Acknowledgement. We thank Science for their permission to use an excerpt from:

Stone, E. C., et al. 1981. Voyager 1 Encounter with the Saturnian System Science 212 (4491), 159-163. (Excerpt from pp. 160-161.)

Copyright AAAS, April 10, 1981.

Voyager 1 Encounter with the Saturnian System

Rings. Since first seen by Galileo in 1610, Saturn's primary distinguishing characteristic has been its rings. The distinct, broad A, B, and C rings, which are easily observable from Earth, were found to be of distinctive character. The outermost ring, A, is probably closest to the pre-Voyager concept of Saturn's rings. Its rather uniform appearance is marked by a few narrow features that correspond to orbital resonances with satellites 1980S1 and 1980S3. There is evidence for satellite-driven density waves in the region of the Encke division. Radio transmission through the rings indicated that the effective diameter of A ring particles is 10 m. The small satellite 1980S28 is just beyond the outer edge of the A ring.

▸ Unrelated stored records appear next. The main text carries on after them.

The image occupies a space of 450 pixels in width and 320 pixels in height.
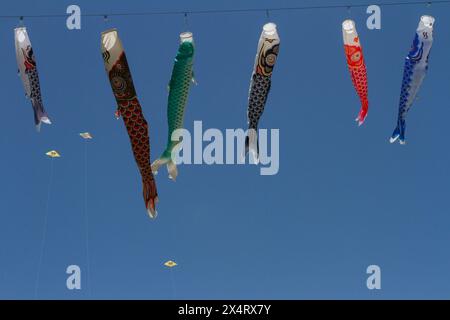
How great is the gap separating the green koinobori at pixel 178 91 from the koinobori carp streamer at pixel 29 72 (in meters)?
1.21

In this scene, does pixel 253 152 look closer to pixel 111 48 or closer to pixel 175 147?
pixel 175 147

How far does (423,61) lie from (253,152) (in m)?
1.77

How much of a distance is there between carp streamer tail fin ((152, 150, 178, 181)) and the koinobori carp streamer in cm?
113

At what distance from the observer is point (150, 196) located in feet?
27.9

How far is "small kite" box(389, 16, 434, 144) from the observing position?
8.33 meters

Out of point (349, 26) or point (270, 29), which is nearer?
point (270, 29)

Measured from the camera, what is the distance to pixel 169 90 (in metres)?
8.43

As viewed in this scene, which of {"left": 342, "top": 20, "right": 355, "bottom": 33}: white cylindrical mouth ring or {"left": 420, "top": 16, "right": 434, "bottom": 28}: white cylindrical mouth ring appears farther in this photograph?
{"left": 342, "top": 20, "right": 355, "bottom": 33}: white cylindrical mouth ring

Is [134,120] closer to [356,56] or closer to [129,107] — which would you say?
[129,107]

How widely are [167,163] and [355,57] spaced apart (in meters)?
1.99

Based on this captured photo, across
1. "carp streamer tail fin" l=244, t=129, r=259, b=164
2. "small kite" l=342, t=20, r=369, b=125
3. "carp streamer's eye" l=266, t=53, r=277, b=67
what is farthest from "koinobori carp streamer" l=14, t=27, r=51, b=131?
"small kite" l=342, t=20, r=369, b=125

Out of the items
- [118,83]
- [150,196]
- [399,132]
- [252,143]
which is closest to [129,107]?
[118,83]

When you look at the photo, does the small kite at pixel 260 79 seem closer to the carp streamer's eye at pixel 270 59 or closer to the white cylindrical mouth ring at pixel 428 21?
the carp streamer's eye at pixel 270 59

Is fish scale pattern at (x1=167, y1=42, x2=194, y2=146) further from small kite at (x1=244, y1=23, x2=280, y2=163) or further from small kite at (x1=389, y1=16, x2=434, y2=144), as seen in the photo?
small kite at (x1=389, y1=16, x2=434, y2=144)
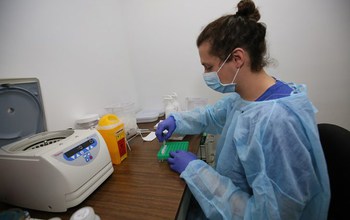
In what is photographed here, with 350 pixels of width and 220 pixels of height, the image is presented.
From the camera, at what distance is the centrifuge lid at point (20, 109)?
0.77 m

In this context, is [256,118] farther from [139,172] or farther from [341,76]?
[341,76]

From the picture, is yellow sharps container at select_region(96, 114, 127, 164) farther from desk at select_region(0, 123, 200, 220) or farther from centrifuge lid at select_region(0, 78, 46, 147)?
centrifuge lid at select_region(0, 78, 46, 147)

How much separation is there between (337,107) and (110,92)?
5.73ft

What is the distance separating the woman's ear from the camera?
0.77 meters


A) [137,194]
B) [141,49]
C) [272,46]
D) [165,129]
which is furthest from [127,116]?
[272,46]

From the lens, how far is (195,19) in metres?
1.54

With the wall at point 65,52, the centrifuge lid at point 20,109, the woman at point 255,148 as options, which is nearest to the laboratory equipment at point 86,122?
the wall at point 65,52

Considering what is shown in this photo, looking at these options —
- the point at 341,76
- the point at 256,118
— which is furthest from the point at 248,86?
the point at 341,76

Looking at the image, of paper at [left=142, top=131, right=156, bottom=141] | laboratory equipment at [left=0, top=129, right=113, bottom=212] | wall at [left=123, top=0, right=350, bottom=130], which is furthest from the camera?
wall at [left=123, top=0, right=350, bottom=130]

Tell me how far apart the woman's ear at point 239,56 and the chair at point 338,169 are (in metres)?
0.45

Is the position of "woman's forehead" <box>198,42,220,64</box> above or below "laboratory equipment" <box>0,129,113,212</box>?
above

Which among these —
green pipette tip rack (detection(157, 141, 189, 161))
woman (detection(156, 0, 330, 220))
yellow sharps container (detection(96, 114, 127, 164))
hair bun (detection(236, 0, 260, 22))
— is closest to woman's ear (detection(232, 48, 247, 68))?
woman (detection(156, 0, 330, 220))

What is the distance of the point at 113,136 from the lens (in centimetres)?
90

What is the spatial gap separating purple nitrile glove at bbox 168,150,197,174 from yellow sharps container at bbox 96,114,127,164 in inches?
10.4
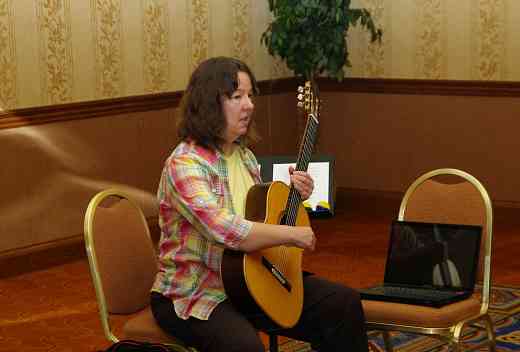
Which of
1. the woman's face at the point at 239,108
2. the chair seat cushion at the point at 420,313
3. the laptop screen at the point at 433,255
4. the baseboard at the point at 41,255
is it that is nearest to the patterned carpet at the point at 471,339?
the laptop screen at the point at 433,255

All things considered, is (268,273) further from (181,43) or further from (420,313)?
(181,43)

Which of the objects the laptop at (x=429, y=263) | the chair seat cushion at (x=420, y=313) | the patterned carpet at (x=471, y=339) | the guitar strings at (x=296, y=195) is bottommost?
the patterned carpet at (x=471, y=339)

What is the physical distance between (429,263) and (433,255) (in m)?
0.03

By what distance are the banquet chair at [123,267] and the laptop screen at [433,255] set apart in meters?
0.85

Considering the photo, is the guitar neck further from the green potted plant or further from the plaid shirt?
the green potted plant

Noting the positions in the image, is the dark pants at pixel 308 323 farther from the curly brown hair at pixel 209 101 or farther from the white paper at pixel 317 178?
the white paper at pixel 317 178

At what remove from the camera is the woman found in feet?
9.46

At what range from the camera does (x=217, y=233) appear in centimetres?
287

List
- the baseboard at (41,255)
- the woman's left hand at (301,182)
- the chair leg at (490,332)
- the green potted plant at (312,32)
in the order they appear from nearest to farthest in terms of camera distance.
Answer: the woman's left hand at (301,182), the chair leg at (490,332), the baseboard at (41,255), the green potted plant at (312,32)

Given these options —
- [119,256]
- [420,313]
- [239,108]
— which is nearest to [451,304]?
[420,313]

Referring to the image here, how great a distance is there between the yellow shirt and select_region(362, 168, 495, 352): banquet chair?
59 centimetres

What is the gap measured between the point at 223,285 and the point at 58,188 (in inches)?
129

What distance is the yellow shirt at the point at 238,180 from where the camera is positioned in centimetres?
307

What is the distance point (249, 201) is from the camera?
9.87 ft
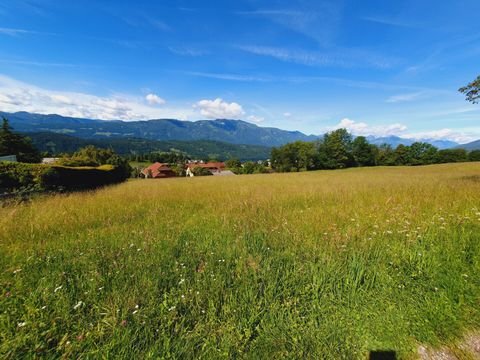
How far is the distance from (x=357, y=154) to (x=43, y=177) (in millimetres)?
70171

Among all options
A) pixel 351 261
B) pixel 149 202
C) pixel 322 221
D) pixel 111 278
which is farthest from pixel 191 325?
pixel 149 202

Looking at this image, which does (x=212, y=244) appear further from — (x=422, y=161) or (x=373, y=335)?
(x=422, y=161)

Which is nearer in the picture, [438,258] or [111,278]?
[111,278]

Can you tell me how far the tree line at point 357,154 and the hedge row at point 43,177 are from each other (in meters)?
58.4

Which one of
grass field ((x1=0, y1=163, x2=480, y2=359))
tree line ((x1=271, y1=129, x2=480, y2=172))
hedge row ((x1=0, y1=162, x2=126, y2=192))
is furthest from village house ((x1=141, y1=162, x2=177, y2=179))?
grass field ((x1=0, y1=163, x2=480, y2=359))

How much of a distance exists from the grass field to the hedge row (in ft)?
19.9

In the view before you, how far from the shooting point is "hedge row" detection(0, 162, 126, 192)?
9.05 m

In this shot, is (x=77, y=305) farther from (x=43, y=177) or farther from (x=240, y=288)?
(x=43, y=177)

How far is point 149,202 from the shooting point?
682cm

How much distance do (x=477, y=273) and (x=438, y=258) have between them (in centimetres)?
36

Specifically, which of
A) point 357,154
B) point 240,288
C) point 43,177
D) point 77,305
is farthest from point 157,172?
point 240,288

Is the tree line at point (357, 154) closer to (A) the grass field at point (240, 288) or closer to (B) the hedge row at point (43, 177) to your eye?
(B) the hedge row at point (43, 177)

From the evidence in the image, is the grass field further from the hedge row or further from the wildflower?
the hedge row

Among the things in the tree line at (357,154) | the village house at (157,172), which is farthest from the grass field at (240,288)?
the village house at (157,172)
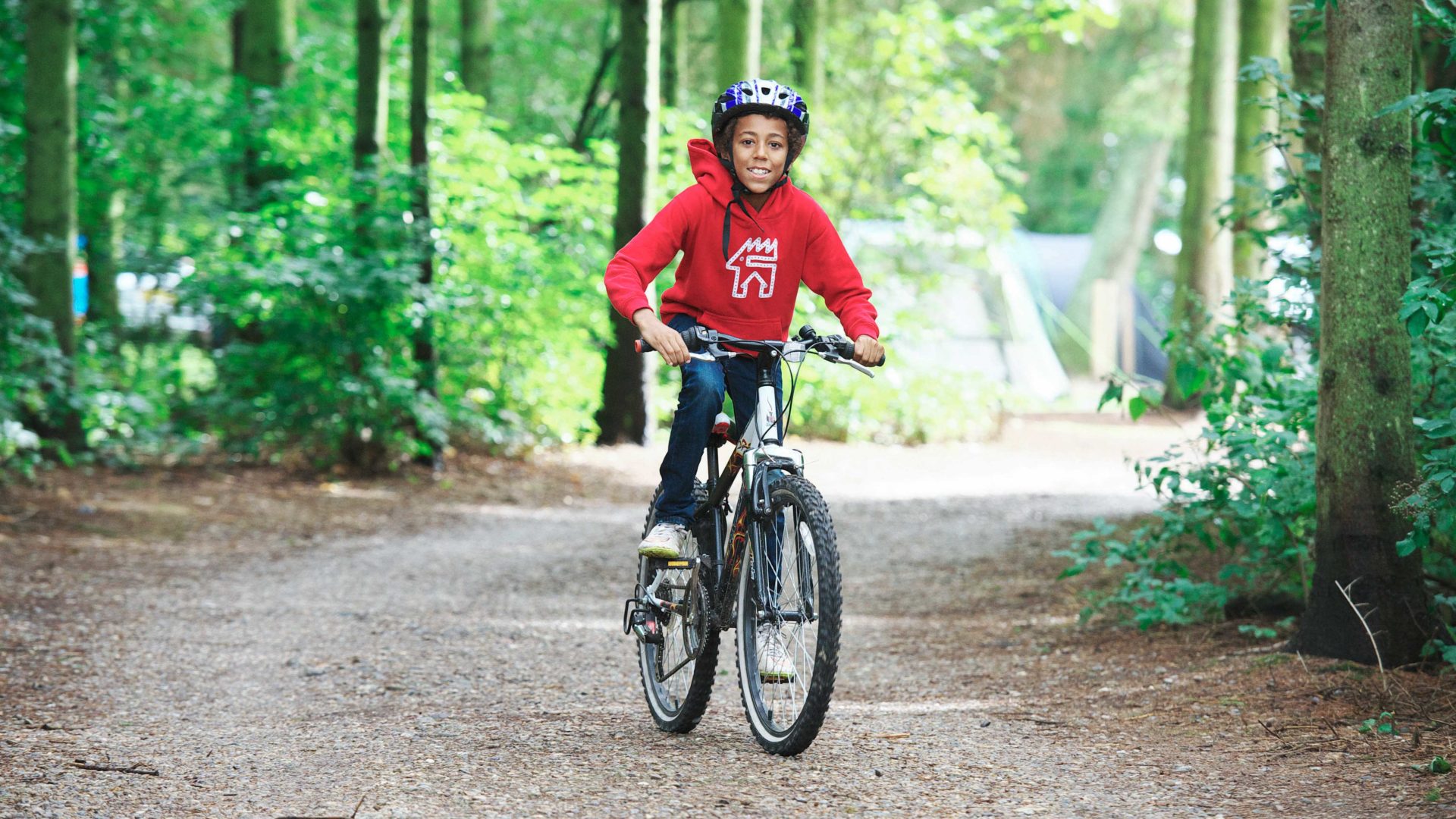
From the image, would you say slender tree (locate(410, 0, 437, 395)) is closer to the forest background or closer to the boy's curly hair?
the forest background

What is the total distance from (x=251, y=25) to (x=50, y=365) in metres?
4.37

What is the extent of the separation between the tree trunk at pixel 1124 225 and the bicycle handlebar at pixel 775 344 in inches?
1110

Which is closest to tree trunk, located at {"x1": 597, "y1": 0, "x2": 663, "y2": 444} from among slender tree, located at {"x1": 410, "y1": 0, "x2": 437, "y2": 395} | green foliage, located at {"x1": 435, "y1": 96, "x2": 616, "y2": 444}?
→ green foliage, located at {"x1": 435, "y1": 96, "x2": 616, "y2": 444}

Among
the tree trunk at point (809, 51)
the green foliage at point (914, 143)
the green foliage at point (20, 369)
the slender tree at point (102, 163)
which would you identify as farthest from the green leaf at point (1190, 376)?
the tree trunk at point (809, 51)

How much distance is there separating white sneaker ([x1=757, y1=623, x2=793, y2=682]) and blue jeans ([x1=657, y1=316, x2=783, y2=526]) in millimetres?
496

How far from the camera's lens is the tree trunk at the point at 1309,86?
5617 millimetres

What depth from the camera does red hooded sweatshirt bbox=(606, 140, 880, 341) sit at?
169 inches

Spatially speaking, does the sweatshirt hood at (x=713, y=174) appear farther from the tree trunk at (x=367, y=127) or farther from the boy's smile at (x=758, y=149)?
the tree trunk at (x=367, y=127)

The A and B rings are separated by the Cassini division, which contains five broad rings that have additional structure. The effective particle diameter from radio transmission is about 8 m.

The middle, or B, ring is strikingly different, consisting of numerous narrow ringlets with no apparent large-scale order. It is possible that the ringlets are formed by the action of a large number of moonlets embedded within the ring. The B ring region is also characterised by sporadic radial markings or "spokes," perhaps the result of levitation of small particles above the ring plane. The possible importance of electrostatic charging effects in spoke formation and dynamics is suggested by the detection at radio wavelengths of electrostatic discharges from the rings. These discharges are loosely correlated with Saturn's rotation.

The C ring, which is just inside the B ring, is more transparent than the A and B rings and contains a number of dense ringlets whose locations are regular but evidently unrelated to orbital resonances with the larger satellites. Radio transmission through the C ring indicated an effective particle diameter of 2 m. A still fainter D ring, also comprised of numerous narrow features, was found between the inner edge of the C ring and the planet.

An atmosphere of neutral hydrogen extends 60,000 km (36,000 miles) above and below the main rings and somewhat beyond the outer edge of the A ring. Water ice in the ring material is a potential source for the cloud of hydrogen, which has an estimated number density of 600 atoms per cubic centimeter.

Beyond the A ring are three additional rings. The F ring was discovered by Pioneer 11, which also disclosed a complex distribution of material in this region (5). Voyager 1 images showed a very narrow ring that has local concentrations in some regions and a multicomponent braided appearance. Satellites 1980S26 and 1980S27 provide the gravitational shepherding that maintains the narrow ring of very small particles. The other rings are noted in Table 3.